>>>>

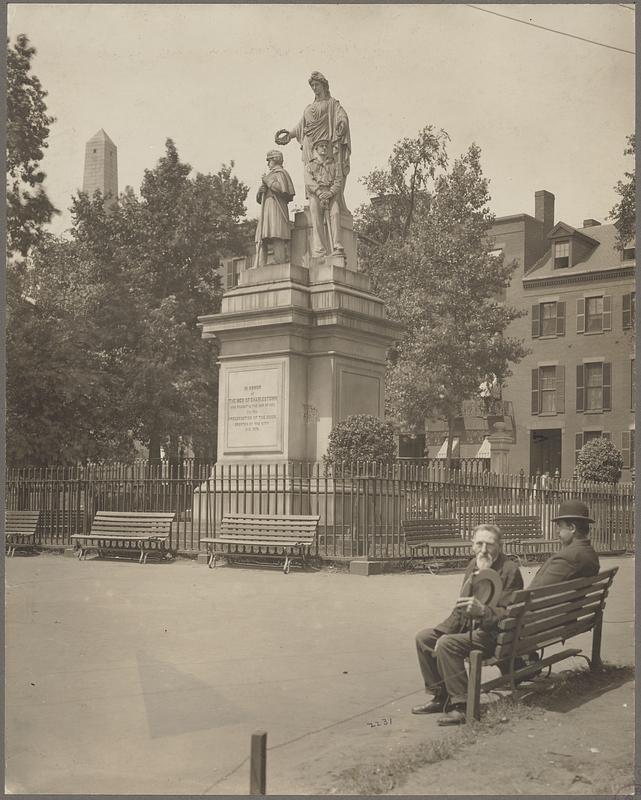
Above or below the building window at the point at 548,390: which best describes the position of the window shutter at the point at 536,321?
above

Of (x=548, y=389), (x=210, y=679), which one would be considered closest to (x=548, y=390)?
(x=548, y=389)

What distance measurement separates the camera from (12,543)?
17.1 meters

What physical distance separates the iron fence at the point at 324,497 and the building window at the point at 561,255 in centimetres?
2783

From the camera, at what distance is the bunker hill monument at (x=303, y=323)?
1661cm

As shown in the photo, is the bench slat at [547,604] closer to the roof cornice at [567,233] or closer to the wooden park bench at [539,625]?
the wooden park bench at [539,625]

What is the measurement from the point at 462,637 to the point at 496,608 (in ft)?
0.91

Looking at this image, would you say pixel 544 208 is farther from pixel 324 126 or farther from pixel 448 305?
pixel 324 126

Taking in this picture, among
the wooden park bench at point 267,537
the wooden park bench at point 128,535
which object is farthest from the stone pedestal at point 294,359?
the wooden park bench at point 267,537

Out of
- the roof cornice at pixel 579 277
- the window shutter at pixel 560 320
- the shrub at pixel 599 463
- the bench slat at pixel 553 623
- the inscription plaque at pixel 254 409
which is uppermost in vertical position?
the roof cornice at pixel 579 277

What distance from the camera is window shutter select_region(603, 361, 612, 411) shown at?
4322 cm

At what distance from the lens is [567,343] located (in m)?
45.5

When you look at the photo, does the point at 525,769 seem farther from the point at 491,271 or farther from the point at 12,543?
the point at 491,271

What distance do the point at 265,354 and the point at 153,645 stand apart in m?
9.12

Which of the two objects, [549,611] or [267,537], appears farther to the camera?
[267,537]
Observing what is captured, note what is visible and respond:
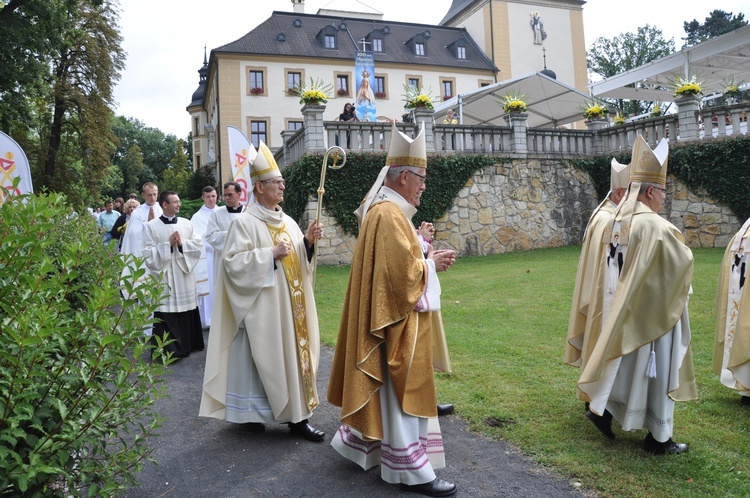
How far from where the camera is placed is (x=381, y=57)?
4000cm

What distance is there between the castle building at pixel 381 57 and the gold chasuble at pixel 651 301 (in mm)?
34353

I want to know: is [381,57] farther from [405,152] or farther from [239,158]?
[405,152]

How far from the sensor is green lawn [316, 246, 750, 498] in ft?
12.4

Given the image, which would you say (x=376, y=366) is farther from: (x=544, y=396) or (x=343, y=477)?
(x=544, y=396)

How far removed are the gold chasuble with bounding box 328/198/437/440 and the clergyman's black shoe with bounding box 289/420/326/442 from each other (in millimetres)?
1028

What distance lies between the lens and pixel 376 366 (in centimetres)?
363

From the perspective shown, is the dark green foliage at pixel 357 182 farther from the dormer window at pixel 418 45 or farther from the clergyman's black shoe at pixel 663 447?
the dormer window at pixel 418 45

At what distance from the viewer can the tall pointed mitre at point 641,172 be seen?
4.32 metres

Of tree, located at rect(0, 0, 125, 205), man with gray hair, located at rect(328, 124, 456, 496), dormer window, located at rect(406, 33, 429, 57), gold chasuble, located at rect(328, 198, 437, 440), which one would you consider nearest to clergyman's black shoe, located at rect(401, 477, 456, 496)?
man with gray hair, located at rect(328, 124, 456, 496)

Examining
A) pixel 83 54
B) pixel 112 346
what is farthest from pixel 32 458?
pixel 83 54

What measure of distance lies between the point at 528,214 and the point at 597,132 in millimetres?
3541

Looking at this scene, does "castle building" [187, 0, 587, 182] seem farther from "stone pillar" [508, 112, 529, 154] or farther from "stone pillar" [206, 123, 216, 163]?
"stone pillar" [508, 112, 529, 154]

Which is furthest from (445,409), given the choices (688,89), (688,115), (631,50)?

<<<<

Turn every line of the items above into a JSON list of strings, one string per line, skipping blank lines and leaving out the pictures.

[
  "Above or below the building window at the point at 548,390: which best describes the position of the window shutter at the point at 536,321?",
  "above",
  "Of (x=548, y=389), (x=210, y=679), which one would be considered closest to (x=548, y=390)?",
  "(x=548, y=389)",
  "What distance measurement separates the camera from (12,543)?",
  "17.1 meters",
  "What physical distance separates the iron fence at the point at 324,497 and the building window at the point at 561,255 in centimetres?",
  "2783",
  "From the camera, at what distance is the bunker hill monument at (x=303, y=323)?",
  "1661cm",
  "As shown in the photo, is the bench slat at [547,604] closer to the roof cornice at [567,233] or closer to the wooden park bench at [539,625]?",
  "the wooden park bench at [539,625]",
  "What is the measurement from the point at 462,637 to the point at 496,608 (in ft)?",
  "0.91",
  "Looking at this image, would you say pixel 544 208 is farther from pixel 324 126 or farther from pixel 448 305?",
  "pixel 324 126",
  "Taking in this picture, among",
  "the wooden park bench at point 267,537",
  "the wooden park bench at point 128,535",
  "which object is farthest from the stone pedestal at point 294,359?",
  "the wooden park bench at point 267,537",
  "Out of",
  "- the roof cornice at pixel 579 277",
  "- the window shutter at pixel 560 320",
  "- the shrub at pixel 599 463",
  "- the bench slat at pixel 553 623",
  "- the inscription plaque at pixel 254 409",
  "which is uppermost in vertical position?",
  "the roof cornice at pixel 579 277",
  "What distance from the camera is window shutter select_region(603, 361, 612, 411) shown at?",
  "4322 cm",
  "At what distance from the lens is [567,343] located (in m)?",
  "45.5",
  "When you look at the photo, does the point at 525,769 seem farther from the point at 491,271 or farther from the point at 12,543?",
  "the point at 491,271",
  "What distance do the point at 265,354 and the point at 153,645 stand apart in m?",
  "9.12",
  "Which of the two objects, [549,611] or [267,537], appears farther to the camera?",
  "[267,537]",
  "Observing what is captured, note what is visible and respond:",
  "How far from where the camera is placed is (x=381, y=57)?",
  "4000cm",
  "What distance is there between the castle building at pixel 381 57 and the gold chasuble at pixel 651 301 (in mm)?",
  "34353",
  "I want to know: is [381,57] farther from [405,152] or farther from [239,158]?",
  "[405,152]",
  "How far from the sensor is green lawn [316, 246, 750, 498] in ft?",
  "12.4",
  "Given the image, which would you say (x=376, y=366) is farther from: (x=544, y=396) or (x=343, y=477)?",
  "(x=544, y=396)",
  "How far removed are the gold chasuble with bounding box 328/198/437/440 and the clergyman's black shoe with bounding box 289/420/326/442 from each other (in millimetres)?",
  "1028",
  "What distance lies between the lens and pixel 376 366 (in centimetres)?",
  "363",
  "From the perspective shown, is the dark green foliage at pixel 357 182 farther from the dormer window at pixel 418 45 or farther from the clergyman's black shoe at pixel 663 447?",
  "the dormer window at pixel 418 45",
  "At what distance from the viewer can the tall pointed mitre at point 641,172 be seen?",
  "4.32 metres",
  "Of tree, located at rect(0, 0, 125, 205), man with gray hair, located at rect(328, 124, 456, 496), dormer window, located at rect(406, 33, 429, 57), gold chasuble, located at rect(328, 198, 437, 440), which one would you consider nearest to clergyman's black shoe, located at rect(401, 477, 456, 496)?",
  "man with gray hair, located at rect(328, 124, 456, 496)",
  "Examining",
  "A) pixel 83 54",
  "B) pixel 112 346",
  "what is farthest from pixel 32 458?",
  "pixel 83 54",
  "What measure of distance lies between the point at 528,214 and the point at 597,132 in millimetres?",
  "3541",
  "Looking at this scene, does \"castle building\" [187, 0, 587, 182] seem farther from \"stone pillar\" [508, 112, 529, 154] or farther from \"stone pillar\" [206, 123, 216, 163]?",
  "\"stone pillar\" [508, 112, 529, 154]",
  "Which is furthest from (445,409), given the choices (688,89), (688,115), (631,50)?"
]